Texas Lt. Gov. Dan Patrick (R) said he will move to force an overtime session of the Legislature if lawmakers fail to ban THC or tighten Texas’s bail laws—two of his top priorities—before the current session ends in early June.
The power to order lawmakers back to Austin for a special session is reserved for Gov. Greg Abbott (R), who also gets to set the agenda for such overtime rounds. But in his role presiding over the Texas Senate, Patrick can block any bill from passing, giving him leverage to compel special sessions by killing must-pass legislation.
Patrick did exactly that in 2017, thwarting passage of a “sunset” bill that would have extended the life of several state agencies, including the Texas Medical Board, after the House declined to take up measures curbing property tax rates and requiring transgender people to use public restrooms based on “biological sex” rather than their gender identities.
In an interview, Patrick affirmed that he would go a similar route this session if the House declines to get on board with his priority bill to clamp down on the state’s exploding hemp market by banning products that contain tetrahydrocannabinol, or THC.
“There aren’t many things you go down that path for, but the life and health of people is one,” Patrick told The Texas Tribune on Wednesday. “I couldn’t, in good conscience, leave here knowing if we don’t do something about it in the next two years—how many kids get sick?”
Patrick and Senate lawmakers are taking aim at the roughly 8,300 Texas retailers that sell a range of hemp products—from gummies to beverages to flower buds—under a 2019 state law that authorized the sale of consumable hemp.

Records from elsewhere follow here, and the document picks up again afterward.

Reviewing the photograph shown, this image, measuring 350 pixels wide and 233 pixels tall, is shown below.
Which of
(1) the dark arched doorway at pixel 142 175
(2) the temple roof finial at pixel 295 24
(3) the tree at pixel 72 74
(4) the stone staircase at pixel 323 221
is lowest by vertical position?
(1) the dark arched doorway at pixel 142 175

Patrick and Sen. Charles Perry, the Lubbock Republican who carried the 2019 law, say the hemp industry has exploited a loophole in a bill that was intended to boost agriculture by allowing non-consumable products with small amounts of delta-9 THC.
While hemp products are not allowed to contain more than a 0.3 percent concentration of THC—anything higher is classified as marijuana—Patrick and Perry contend that the industry has endangered public health by putting products on the shelf with dangerously high levels of THC well beyond the 0.3 percent threshold.
Perry’s proposal this session, known as Senate Bill 3, would effectively shutter the hemp industry by making it illegal to possess or manufacture products containing THC outside the state’s limited medical marijuana program.
It’s already passed in the Senate, but it awaits action in the lower chamber, where industry leaders are hopeful House members will push for stricter oversight and licensing requirements in lieu of banning THC products altogether.